I had visualised this stage of the walk so many times since setting off from Buenos Aires four months earlier. It was the dream that kept me going through the tough phases. I would lie in bed and imagine what it would be like to be climbing up Corcovado on the final 3km of the walk. The term iconic does not seem to do the Statue of the Christ justice. After the Statue of Liberty it must be the most famous statue in the world.
It was built in 1920 is 30 metres tall but what marks the statue out is of course its location at the pinnacle of the 700 metre (2300ft) Corvocordo mountain overlooking Rio. My guide and friend Pedro Menezes told us about the trail on the way up. Long before the statue was there it was a popular walking route for visitors as it gave such a commanding view of the bay. It was climbed by amongst others notable Brits such as Captain Cook and Charles Darwin. The well worn path was maintained by volunteers and we saw them at work on the way up.
What is truly wonderful about the ascent is that the peak and the statue are kept from view by the thick canopy of trees. The canopy also attract a vast range of wildlife especially birds and monkeys. After a journey of which 99% was along tarmac roads it was a wonderful way to finish. It was not without challenge. The climb is very steep and for parts you need to pull yourself up over rocks with a chain rope.
On the way up the weather was beautiful and we would get occasional glimpses of the city below through the trees but when we reached the top there was a thick blanket of cloud meaning that even as you stood under the statue you could not see the top. There was a bit of natural disappointment and Xuelin was there ever hopeful that the clouds were about to part, but they didn’t.
It is in the nature of pilgrimages that people rationalise what has happened as being somehow part of a divine plan rather than just a natural collection of tiny droplets of water drifting over high ground as they do. I am sure the reason for this is that you don’t have a second chance to recreate this moment. This was the end of the walk of 3025km and it was on the day the Olympic truce came into effect for the Rio Games. This is what we had planned and there was going to be no coming back tomorrow for another go with bright blue skies–it would be like photo-shopping the moment.
As I stood at the top of the mist covered summit I took a few moments away from the crowds to reflect on the moment. I reflected that there was something appropriate about the conditions: the shrouding of the Christ in mist which obscured its face if not its message. I wondered how we had performed against our objectives in raising awareness of the Olympic truce, my conclusion was that any impact was at best limited. A message of peace at a time when our security and liberty are under threat from vicious and evil terrorism is never going to be popular and perhaps that is right. Moreover if the messenger for the truce is the lonely figure of a minor ‘has been’ politician rather than an exciting and engaging Olympian, why should anyone listen? Fair point. If I had devoted the previous four months to trying and persuade someone like Mo Farah to speak for 30 seconds on the Olympic truce wouldn’t that have been a more effective?
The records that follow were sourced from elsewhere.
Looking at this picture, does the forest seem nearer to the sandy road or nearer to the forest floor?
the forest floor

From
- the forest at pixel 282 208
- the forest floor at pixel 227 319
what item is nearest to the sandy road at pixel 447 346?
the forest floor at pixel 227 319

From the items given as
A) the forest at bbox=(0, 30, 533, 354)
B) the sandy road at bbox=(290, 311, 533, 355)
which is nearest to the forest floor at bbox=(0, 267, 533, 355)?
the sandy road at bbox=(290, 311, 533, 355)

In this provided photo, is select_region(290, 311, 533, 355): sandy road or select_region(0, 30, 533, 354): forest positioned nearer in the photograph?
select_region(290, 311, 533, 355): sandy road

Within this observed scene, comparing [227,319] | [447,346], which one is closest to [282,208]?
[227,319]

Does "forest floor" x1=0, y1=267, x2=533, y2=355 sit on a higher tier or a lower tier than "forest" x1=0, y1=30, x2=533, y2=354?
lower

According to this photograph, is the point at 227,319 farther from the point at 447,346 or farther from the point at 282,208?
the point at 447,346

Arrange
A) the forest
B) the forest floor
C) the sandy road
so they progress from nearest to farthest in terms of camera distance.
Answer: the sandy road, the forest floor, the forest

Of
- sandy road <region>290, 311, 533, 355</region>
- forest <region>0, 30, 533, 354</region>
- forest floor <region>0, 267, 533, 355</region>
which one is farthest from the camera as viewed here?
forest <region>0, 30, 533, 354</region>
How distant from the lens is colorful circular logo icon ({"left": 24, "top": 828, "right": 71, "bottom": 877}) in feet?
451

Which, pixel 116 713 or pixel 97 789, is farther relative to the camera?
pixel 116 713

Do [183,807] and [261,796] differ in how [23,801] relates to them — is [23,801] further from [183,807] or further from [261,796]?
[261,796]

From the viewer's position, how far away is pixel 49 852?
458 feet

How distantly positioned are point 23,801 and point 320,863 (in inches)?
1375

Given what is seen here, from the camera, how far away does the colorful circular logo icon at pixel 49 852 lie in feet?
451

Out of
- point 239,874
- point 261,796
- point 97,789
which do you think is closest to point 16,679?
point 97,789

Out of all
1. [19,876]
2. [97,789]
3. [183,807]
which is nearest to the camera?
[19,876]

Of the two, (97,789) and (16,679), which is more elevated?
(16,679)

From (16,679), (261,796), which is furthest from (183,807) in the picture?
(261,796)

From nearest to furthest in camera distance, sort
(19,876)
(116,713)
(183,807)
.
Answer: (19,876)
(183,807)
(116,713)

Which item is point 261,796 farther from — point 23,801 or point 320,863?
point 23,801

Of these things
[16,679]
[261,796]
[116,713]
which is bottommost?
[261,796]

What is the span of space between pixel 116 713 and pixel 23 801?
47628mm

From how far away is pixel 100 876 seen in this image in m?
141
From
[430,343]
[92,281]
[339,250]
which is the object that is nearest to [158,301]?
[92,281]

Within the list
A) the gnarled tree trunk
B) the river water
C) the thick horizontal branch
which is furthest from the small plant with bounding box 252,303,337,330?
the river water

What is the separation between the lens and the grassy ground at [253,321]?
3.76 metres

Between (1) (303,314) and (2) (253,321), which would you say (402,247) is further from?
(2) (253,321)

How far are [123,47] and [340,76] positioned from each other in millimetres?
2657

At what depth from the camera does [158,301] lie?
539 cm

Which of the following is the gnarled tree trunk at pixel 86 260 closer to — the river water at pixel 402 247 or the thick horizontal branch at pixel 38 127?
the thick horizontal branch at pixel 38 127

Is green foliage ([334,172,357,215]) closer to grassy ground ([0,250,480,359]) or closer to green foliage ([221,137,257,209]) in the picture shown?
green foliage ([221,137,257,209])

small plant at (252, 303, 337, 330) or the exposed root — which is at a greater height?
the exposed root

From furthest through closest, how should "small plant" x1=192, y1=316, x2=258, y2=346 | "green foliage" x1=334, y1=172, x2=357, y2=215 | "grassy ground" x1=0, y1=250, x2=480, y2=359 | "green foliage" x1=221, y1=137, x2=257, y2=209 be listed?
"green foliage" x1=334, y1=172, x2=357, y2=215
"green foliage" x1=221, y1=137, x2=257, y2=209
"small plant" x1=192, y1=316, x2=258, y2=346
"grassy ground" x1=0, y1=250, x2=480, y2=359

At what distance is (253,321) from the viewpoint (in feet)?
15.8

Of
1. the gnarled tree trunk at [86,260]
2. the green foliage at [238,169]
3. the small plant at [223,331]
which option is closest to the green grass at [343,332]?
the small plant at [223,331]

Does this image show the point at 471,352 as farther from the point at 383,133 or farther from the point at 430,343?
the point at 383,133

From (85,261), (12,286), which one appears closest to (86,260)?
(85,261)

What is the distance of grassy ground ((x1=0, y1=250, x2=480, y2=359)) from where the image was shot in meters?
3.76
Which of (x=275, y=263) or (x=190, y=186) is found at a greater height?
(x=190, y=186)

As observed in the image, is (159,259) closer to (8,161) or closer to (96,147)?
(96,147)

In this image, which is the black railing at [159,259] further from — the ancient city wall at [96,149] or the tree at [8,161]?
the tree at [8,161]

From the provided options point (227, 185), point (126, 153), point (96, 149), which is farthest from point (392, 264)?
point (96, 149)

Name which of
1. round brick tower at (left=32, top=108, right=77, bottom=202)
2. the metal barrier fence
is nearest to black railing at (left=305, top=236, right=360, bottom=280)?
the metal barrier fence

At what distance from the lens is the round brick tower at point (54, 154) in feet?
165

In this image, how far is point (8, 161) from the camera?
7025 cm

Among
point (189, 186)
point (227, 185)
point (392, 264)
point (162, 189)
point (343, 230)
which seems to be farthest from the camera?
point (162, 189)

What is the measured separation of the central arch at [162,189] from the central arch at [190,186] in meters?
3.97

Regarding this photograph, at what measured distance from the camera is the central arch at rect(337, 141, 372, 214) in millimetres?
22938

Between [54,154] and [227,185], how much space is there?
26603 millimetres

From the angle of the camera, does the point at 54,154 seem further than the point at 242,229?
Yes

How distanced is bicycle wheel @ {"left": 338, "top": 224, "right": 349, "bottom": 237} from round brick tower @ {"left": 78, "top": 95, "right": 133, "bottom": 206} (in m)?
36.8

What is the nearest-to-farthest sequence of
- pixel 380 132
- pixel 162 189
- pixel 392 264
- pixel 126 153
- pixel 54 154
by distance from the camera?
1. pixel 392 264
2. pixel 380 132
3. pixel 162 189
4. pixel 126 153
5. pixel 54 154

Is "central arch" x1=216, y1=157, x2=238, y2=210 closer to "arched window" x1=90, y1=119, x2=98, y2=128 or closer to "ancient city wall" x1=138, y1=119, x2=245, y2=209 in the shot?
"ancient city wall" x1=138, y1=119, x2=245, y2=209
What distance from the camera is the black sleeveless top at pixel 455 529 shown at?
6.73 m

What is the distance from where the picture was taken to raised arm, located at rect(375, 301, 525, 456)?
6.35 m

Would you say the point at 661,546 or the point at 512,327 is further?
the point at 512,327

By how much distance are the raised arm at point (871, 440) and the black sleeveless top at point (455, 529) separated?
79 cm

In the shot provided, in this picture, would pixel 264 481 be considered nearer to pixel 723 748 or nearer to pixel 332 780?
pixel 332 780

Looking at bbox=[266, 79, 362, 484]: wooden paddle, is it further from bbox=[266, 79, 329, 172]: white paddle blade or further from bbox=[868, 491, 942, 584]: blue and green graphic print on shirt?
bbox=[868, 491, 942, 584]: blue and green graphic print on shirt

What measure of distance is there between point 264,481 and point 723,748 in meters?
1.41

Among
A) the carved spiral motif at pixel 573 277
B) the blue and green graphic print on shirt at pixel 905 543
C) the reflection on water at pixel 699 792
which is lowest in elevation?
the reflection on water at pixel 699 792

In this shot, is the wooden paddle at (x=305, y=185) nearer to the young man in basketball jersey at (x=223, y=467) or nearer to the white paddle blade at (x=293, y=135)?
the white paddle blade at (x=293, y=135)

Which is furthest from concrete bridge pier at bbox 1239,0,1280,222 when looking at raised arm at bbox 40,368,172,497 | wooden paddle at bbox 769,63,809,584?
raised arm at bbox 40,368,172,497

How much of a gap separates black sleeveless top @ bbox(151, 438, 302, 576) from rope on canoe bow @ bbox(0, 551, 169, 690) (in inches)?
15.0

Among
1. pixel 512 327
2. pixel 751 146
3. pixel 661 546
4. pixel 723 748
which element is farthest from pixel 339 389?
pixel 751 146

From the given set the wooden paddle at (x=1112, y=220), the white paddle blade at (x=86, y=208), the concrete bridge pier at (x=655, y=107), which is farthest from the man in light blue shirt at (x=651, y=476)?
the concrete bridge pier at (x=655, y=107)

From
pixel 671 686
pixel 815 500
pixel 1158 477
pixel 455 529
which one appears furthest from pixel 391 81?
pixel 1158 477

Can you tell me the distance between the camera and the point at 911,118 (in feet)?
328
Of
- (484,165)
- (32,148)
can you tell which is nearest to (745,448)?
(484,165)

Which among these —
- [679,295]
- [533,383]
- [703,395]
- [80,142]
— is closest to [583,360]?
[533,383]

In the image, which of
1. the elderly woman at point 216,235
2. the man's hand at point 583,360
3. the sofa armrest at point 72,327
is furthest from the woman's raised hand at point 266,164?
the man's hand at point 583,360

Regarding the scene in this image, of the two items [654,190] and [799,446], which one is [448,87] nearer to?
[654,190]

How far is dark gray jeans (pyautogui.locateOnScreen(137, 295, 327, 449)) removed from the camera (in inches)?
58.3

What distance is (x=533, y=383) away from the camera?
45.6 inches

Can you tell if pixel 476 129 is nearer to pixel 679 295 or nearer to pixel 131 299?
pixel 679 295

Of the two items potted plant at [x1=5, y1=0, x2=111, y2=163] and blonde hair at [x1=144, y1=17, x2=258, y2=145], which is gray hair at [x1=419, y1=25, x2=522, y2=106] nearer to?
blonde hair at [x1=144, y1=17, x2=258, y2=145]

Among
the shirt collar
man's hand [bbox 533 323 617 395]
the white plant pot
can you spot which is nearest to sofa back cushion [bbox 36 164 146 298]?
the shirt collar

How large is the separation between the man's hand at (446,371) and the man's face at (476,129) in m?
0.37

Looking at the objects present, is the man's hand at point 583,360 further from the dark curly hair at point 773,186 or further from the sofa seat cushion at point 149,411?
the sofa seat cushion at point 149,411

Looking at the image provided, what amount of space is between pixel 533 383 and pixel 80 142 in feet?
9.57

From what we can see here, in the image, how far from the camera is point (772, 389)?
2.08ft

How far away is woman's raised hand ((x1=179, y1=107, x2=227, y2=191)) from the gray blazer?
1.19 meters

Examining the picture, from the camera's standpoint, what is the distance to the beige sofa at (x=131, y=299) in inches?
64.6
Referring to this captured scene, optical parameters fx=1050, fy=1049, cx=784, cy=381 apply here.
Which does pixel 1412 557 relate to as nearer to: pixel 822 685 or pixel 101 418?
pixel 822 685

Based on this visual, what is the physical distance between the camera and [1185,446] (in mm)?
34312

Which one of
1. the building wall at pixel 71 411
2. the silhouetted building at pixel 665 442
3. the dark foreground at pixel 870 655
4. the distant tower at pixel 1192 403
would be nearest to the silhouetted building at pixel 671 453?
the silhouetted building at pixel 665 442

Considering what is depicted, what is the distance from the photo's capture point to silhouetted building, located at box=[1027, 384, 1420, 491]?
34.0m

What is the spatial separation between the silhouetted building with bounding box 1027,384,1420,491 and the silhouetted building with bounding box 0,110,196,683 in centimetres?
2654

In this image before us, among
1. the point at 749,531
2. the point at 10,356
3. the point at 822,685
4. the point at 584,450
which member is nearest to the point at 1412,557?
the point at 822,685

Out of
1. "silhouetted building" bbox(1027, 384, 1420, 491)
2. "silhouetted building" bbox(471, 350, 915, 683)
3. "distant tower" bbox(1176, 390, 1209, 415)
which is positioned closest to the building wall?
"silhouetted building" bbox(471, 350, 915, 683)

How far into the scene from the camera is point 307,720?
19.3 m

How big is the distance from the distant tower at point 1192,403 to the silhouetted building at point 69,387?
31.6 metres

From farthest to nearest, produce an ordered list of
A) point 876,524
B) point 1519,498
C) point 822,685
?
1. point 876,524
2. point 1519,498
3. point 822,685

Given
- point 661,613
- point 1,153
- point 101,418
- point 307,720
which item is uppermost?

Definitely yes.
Then I looked across at Xuelin still rushing around organising people and getting photos, swapping contact details, organising the transport down the mountain and reflected about our second objective of raising funds for UNICEF. Here my conclusion here was much more upbeat–£250,000 could make a real difference in children’s lives around the world. We were told this could employ ten UNICEF staff in conflict affected countries for a year to work with children in danger. But could we have raised the same amount of money by doing a shorter more symbolic walk, the answer was that if Xuelin was in charge, it would be another definite yes. So was my 3025km 115 day walk absolutely necessary? Probably not. Should I have just left it to Mo and Xuelin? Probably. Who knows though I might think different when the mist begins to clear.